* [Text block]
<<<<
Black Women in Menopause Need Better CareFeb 01, 2024
30 years of research shows we can and should be doing a lot better.
By Selene Yeager
There are researchers out there doing essential work like Monica Christmas, MD, director of the Menopause Program at the University of Chicago Medicine, Sherri-Ann Burnett-Bowie, MD, MPH, Associate Professor of Medicine, Harvard Medical School, and Tené T. Lewis, PhD, Associate Professor in the Department of Epidemiology in the Rollins School of Public Health at Emory University, all of whom are among the investigators working on The Study of Women’s Health Across the Nation (SWAN), a decades long multi-site longitudinal, epidemiological study designed to examine the health of women during their middle years and which has examined the health of midlife women across ethnicities.
And, of course, there are high profile Black women opening up and normalizing the conversation surrounding menopause. I appreciate Michelle Obama for kicking down the door in 2020 and being open about how her hot flashes were unbearable and how hormone therapy helped. When people were still reluctant to talk publicly about menopause, CBS News' Gayle King spoke on air about crime scene periods and how she’d never even heard the word perimenopause until she went to her doctor. And, of course, Oprah Winfrey showed us that even if we have a billion dollars and boatloads of power at our disposal, our doctors can still miss menopause when we come in thinking we’re dying from heart palpitations.
>>>>
* [What is required] Reproduce the article on menopause care for Black women word for word, in full. The rows after this article are separate material.

* [Source data]
<<<<
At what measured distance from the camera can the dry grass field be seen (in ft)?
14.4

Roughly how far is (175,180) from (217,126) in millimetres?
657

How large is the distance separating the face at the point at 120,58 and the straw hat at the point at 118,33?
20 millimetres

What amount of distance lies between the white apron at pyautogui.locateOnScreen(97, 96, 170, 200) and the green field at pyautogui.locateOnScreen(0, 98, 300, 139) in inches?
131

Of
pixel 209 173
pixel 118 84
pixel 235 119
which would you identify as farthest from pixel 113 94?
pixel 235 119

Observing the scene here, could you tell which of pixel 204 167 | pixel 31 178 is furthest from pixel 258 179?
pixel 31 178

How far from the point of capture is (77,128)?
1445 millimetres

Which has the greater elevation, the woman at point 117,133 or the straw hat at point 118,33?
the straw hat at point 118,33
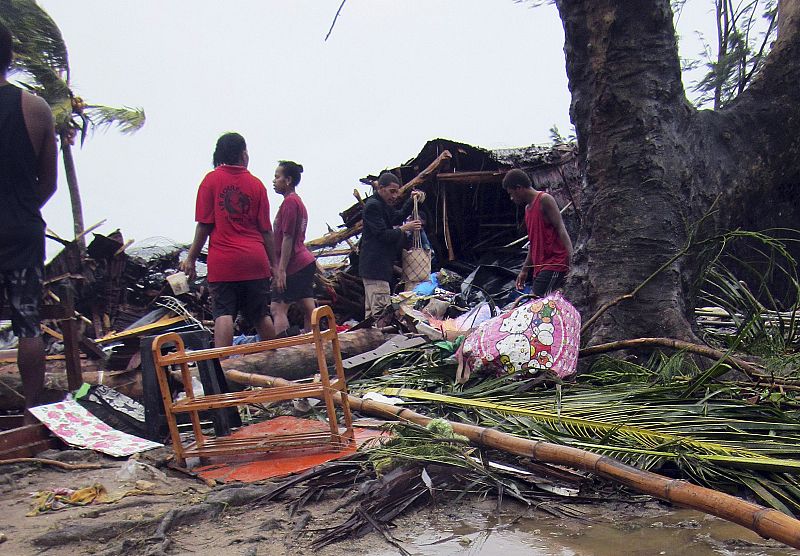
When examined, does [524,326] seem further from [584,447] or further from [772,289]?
[772,289]

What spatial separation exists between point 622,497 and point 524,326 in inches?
56.8

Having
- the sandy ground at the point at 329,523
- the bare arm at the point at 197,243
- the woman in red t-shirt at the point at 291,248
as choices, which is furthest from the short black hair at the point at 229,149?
the sandy ground at the point at 329,523

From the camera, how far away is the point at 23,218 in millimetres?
3689

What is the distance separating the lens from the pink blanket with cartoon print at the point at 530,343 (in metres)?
3.74

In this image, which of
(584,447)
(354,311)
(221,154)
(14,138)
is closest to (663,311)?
(584,447)

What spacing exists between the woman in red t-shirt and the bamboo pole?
3426 mm

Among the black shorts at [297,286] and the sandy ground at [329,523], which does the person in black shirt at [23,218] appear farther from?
the black shorts at [297,286]

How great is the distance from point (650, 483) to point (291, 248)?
4779mm

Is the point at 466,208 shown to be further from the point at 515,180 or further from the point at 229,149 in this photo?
the point at 229,149

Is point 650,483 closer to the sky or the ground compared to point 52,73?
closer to the ground

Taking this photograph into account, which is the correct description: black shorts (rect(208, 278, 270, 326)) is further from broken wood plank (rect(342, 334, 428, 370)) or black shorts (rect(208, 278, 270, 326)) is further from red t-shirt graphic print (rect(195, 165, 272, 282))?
broken wood plank (rect(342, 334, 428, 370))

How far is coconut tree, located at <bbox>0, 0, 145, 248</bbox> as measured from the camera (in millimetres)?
15641

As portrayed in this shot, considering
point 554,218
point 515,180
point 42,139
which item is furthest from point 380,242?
point 42,139

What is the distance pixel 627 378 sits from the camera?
11.9 ft
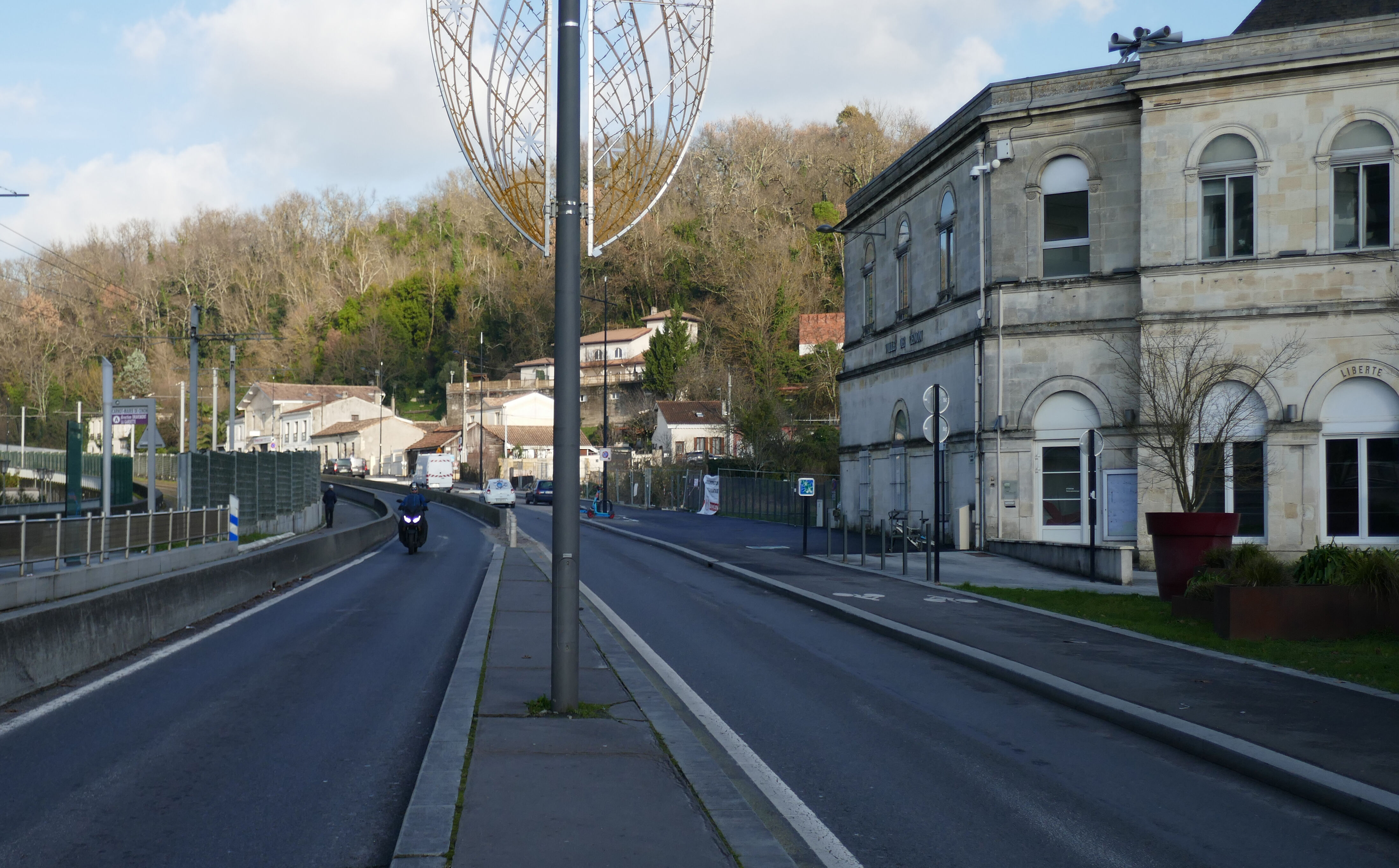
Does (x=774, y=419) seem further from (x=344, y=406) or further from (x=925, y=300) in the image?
(x=344, y=406)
>>>>
* [Response for this exercise]
Black Women in Menopause Need Better CareFeb 01, 2024
30 years of research shows we can and should be doing a lot better.
By Selene Yeager
There are researchers out there doing essential work like Monica Christmas, MD, director of the Menopause Program at the University of Chicago Medicine, Sherri-Ann Burnett-Bowie, MD, MPH, Associate Professor of Medicine, Harvard Medical School, and Tené T. Lewis, PhD, Associate Professor in the Department of Epidemiology in the Rollins School of Public Health at Emory University, all of whom are among the investigators working on The Study of Women’s Health Across the Nation (SWAN), a decades long multi-site longitudinal, epidemiological study designed to examine the health of women during their middle years and which has examined the health of midlife women across ethnicities.
And, of course, there are high profile Black women opening up and normalizing the conversation surrounding menopause. I appreciate Michelle Obama for kicking down the door in 2020 and being open about how her hot flashes were unbearable and how hormone therapy helped. When people were still reluctant to talk publicly about menopause, CBS News' Gayle King spoke on air about crime scene periods and how she’d never even heard the word perimenopause until she went to her doctor. And, of course, Oprah Winfrey showed us that even if we have a billion dollars and boatloads of power at our disposal, our doctors can still miss menopause when we come in thinking we’re dying from heart palpitations.